Per di più, siamo a Napoli, e nonostante i nostri concittadini siano delle persone straordinarie, generosi e solari, a livello internazionale purtroppo l'Italia non ci fa una bella figura. Sicuramente questa storia alimenterà il pregiudizio di molti, sia qui da noi che all'estero.
Non basta una legge a cambiare le persone
Alcuni dei soggetti coinvolti sono stati condannati ai domiciliari oltre che a prestare comunque servizio per poter garantire le prestazioni dovute da un ospedale di quella grandezza.
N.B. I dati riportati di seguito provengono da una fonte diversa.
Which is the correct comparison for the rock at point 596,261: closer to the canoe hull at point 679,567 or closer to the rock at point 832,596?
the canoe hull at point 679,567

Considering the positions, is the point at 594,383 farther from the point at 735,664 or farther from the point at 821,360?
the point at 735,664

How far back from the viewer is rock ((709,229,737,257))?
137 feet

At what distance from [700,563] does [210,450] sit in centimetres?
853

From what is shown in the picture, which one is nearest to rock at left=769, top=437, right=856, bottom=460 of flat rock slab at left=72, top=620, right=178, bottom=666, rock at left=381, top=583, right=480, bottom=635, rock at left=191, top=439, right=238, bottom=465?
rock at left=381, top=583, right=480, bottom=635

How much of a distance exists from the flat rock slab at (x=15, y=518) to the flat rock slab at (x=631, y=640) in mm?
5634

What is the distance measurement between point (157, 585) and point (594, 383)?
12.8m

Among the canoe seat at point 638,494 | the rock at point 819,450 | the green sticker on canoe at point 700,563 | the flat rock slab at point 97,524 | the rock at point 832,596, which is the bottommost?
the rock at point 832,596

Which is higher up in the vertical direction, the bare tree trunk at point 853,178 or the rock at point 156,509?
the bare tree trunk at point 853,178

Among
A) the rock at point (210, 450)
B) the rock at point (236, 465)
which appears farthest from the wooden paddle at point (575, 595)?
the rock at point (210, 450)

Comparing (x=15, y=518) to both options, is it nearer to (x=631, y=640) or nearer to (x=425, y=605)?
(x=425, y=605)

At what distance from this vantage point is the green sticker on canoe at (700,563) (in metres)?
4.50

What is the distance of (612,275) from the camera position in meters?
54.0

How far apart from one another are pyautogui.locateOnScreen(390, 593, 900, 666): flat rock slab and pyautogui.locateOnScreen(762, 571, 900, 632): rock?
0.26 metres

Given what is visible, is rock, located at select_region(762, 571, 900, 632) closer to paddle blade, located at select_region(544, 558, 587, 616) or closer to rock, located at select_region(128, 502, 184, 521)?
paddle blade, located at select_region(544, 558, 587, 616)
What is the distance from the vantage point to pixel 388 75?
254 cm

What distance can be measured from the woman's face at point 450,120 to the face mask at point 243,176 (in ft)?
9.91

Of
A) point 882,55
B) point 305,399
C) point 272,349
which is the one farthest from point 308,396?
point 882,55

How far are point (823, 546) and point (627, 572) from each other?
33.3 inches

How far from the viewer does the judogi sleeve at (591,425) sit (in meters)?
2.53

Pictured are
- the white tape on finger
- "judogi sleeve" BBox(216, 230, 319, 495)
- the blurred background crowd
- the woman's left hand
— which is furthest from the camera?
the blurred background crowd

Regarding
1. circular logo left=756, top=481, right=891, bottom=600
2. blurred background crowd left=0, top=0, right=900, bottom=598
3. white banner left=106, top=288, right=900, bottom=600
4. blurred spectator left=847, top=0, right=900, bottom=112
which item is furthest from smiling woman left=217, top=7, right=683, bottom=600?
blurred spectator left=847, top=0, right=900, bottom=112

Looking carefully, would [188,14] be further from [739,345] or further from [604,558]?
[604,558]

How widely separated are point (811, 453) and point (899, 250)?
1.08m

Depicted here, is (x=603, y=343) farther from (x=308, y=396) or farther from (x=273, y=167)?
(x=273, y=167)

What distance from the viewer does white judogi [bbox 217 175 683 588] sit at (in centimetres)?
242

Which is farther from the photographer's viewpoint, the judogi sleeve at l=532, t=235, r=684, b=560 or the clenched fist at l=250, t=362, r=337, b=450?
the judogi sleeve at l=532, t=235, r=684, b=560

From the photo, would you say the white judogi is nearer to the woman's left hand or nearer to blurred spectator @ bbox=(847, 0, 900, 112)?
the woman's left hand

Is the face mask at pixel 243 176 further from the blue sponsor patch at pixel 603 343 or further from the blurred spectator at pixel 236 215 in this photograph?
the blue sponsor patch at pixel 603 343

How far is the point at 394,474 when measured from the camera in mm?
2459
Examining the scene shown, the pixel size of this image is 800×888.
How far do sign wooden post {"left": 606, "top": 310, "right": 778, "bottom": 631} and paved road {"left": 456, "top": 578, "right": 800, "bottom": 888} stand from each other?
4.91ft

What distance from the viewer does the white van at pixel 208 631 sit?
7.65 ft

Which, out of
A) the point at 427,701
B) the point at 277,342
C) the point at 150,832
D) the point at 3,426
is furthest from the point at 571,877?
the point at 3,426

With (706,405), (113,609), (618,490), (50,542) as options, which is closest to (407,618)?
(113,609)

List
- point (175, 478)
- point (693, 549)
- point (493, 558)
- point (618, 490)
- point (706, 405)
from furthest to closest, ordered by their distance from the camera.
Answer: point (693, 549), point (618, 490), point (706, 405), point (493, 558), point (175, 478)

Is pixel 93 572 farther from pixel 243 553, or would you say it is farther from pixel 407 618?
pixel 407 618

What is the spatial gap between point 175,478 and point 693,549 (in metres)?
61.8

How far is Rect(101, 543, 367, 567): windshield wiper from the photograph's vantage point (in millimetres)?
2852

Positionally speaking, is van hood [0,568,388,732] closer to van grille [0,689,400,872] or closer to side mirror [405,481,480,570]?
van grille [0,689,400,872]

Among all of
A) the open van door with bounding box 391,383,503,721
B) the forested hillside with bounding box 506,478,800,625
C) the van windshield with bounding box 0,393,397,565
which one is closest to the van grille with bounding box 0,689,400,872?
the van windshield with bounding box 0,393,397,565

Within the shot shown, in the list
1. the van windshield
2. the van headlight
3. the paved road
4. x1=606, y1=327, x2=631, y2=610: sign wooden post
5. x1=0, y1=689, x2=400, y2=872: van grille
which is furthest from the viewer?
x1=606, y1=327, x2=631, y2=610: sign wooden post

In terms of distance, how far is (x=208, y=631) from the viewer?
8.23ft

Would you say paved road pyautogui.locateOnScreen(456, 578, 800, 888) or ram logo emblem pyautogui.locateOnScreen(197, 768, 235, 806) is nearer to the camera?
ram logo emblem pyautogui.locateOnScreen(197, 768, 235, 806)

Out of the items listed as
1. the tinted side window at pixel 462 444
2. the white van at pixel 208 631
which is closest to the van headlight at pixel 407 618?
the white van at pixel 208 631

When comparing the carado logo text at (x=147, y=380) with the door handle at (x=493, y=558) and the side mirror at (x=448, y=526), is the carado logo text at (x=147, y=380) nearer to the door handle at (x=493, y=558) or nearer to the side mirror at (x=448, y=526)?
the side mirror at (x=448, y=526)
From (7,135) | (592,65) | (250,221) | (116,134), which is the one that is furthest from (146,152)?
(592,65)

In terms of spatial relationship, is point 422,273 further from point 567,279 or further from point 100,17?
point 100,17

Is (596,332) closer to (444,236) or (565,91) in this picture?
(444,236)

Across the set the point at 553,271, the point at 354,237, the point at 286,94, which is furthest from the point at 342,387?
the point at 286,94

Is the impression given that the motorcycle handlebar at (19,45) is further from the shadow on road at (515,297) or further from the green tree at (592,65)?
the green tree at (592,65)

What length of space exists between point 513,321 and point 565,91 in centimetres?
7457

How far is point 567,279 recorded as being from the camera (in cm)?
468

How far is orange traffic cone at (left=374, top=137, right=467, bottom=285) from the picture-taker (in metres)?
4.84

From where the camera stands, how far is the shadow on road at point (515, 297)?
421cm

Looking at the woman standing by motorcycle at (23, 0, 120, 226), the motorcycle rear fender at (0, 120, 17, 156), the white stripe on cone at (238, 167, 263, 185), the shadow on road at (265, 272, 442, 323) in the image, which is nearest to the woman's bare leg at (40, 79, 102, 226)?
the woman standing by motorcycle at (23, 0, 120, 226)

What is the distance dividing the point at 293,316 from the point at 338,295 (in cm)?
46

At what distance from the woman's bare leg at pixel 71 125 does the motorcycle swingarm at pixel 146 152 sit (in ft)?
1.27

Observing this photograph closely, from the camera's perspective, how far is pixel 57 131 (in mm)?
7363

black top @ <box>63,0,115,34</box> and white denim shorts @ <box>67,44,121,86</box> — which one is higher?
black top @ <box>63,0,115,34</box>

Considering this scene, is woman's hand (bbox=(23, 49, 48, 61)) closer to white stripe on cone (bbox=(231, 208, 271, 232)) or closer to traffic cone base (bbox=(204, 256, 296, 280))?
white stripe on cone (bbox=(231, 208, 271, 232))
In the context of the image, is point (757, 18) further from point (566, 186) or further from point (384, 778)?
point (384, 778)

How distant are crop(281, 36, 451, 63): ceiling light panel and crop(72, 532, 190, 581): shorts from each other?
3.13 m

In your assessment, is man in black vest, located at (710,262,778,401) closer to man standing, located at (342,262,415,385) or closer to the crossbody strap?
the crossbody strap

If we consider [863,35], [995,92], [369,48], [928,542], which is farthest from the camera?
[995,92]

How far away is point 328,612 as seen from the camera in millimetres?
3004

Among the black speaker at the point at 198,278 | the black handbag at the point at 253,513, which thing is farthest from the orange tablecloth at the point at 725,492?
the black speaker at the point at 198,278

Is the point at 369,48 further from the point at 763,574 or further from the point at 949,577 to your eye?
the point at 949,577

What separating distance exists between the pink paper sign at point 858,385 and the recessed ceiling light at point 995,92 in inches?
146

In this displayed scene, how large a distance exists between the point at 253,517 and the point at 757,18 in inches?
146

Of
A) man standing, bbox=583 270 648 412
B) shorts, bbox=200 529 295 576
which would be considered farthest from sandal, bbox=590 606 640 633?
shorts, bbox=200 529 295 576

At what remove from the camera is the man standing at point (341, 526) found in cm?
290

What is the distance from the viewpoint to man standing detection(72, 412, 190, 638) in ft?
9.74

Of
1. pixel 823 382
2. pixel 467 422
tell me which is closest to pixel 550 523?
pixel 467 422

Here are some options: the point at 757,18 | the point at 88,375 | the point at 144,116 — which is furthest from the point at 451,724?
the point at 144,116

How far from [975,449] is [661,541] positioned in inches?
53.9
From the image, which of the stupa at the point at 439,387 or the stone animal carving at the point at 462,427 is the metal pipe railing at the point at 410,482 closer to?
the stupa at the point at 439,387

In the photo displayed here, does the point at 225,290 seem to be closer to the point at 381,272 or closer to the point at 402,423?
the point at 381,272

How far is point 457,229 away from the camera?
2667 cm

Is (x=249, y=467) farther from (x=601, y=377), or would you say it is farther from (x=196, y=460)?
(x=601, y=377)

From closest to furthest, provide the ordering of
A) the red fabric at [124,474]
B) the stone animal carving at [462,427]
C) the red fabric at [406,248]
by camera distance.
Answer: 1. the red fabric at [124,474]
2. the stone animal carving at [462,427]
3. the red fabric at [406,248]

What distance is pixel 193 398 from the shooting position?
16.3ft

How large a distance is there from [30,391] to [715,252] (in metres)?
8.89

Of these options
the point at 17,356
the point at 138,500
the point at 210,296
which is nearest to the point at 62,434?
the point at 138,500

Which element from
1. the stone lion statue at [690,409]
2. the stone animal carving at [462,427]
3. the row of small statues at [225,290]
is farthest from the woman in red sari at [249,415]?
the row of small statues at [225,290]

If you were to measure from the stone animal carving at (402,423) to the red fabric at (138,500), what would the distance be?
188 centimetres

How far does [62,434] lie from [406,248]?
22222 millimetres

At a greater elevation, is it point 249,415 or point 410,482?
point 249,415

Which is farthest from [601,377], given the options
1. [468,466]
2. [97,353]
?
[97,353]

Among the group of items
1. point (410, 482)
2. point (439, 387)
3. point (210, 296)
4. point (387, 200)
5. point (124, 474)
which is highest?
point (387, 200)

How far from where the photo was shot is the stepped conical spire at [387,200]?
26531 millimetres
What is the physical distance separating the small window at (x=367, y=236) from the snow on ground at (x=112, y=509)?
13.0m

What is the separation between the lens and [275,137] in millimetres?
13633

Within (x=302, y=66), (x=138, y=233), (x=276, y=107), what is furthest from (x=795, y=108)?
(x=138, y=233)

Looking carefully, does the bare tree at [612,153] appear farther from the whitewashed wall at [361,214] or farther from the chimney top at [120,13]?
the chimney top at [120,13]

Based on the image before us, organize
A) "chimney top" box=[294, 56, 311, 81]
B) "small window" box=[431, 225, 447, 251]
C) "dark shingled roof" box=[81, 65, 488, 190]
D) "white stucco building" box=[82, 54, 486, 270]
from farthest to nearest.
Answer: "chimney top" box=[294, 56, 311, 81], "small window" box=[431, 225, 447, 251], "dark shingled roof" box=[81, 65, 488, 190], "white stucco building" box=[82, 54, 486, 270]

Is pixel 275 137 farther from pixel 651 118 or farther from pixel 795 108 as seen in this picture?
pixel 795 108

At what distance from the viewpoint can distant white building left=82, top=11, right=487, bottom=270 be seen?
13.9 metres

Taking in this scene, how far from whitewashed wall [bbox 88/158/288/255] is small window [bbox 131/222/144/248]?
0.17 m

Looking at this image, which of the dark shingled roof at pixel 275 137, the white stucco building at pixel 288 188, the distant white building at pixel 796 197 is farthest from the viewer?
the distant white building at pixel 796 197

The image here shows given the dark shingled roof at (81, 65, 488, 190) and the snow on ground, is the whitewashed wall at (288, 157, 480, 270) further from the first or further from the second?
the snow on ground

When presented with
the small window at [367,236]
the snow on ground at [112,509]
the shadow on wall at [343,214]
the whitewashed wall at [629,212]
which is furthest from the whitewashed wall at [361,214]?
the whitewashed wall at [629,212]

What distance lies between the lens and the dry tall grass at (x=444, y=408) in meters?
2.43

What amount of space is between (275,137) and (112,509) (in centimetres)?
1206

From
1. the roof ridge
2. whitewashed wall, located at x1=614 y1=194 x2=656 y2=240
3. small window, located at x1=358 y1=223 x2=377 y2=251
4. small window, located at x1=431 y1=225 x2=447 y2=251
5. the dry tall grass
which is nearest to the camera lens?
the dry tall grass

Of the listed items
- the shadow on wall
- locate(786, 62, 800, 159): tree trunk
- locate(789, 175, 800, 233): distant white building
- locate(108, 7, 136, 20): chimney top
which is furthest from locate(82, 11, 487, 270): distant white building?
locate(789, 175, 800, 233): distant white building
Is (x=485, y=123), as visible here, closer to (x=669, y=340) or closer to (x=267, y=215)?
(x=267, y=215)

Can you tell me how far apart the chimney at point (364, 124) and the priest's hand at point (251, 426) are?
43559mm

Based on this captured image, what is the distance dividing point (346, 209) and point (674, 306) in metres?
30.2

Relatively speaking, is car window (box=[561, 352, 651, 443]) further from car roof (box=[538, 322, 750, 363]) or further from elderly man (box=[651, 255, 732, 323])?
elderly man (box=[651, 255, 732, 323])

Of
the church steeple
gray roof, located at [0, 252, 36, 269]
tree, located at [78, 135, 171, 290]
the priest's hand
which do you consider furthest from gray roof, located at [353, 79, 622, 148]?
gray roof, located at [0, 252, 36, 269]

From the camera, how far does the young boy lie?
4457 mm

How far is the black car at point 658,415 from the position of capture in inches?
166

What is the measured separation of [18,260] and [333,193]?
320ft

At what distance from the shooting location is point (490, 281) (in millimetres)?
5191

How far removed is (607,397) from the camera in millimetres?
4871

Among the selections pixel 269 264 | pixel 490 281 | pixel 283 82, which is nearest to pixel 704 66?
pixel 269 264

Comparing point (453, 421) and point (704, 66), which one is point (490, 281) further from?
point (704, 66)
Se però consideriamo che il procuratore aggiunto Alfonso D'Avino che coordina le indagini, come riportato da Il Fatto Quotidiano.it, ha dichiarato che "quasi tutti gli uffici e i reparti sono interessati", comprendiamo chiaramente la misura raggiunta da tale comportamento fraudolento.
L'art 640 del codice penale stabilisce che la pena massima per chi commette il reato di truffa nei confronti dello Stato o di un suo Ente è di 5 anni e prevede anche una multa massima di 1549€. Ora, anche aggiungendo l'aggravante della falsa attestazione di presenza, che, secondo quanto prevede il Decreto legislativo 30 marzo 2001 numero 165 all'art.
55 - quater, comma 3bis, come modificato, in ultimo, dal Decreto Legislativo 20 giugno 2016 numero 116, prevede la sospensione dal lavoro senza stipendio, si comprende bene che la forza deterrente di una tale norma è veramente esigua, considerando anche che il danno per lo Stato è stato stimato in 700 mila euro.
Tenendo anche in considerazione il fatto che, essendo in uno stato di diritto, devono essere tutelati i diritti di difesa e di un giusto processo delle persone coinvolte, capiamo che difficilmente soggetti abituati a tale condotta potranno veramente cambiare.
Sicuramente un inasprimento delle pene per i reati contro la pubblica amministrazione, soprattutto se legati e concomitanti a reati di carattere penale, sarebbe quanto meno auspicabile. Ma forse, per soggetti che percepiscono come valore soltanto il denaro, come quelli coinvolti in questa indagine, sarebbe certamente una pena molto più appropriata che espiassero la pena pagando con tutti i loro beni presenti e futuri e con il loro lavoro gratuito a favore della comunità statale, quindi, in questo caso i 700 mila euro.
Ma temiamo che, essendo in Italia, siamo nel campo dell'utopia, comunque la speranza è l'ultima a morire.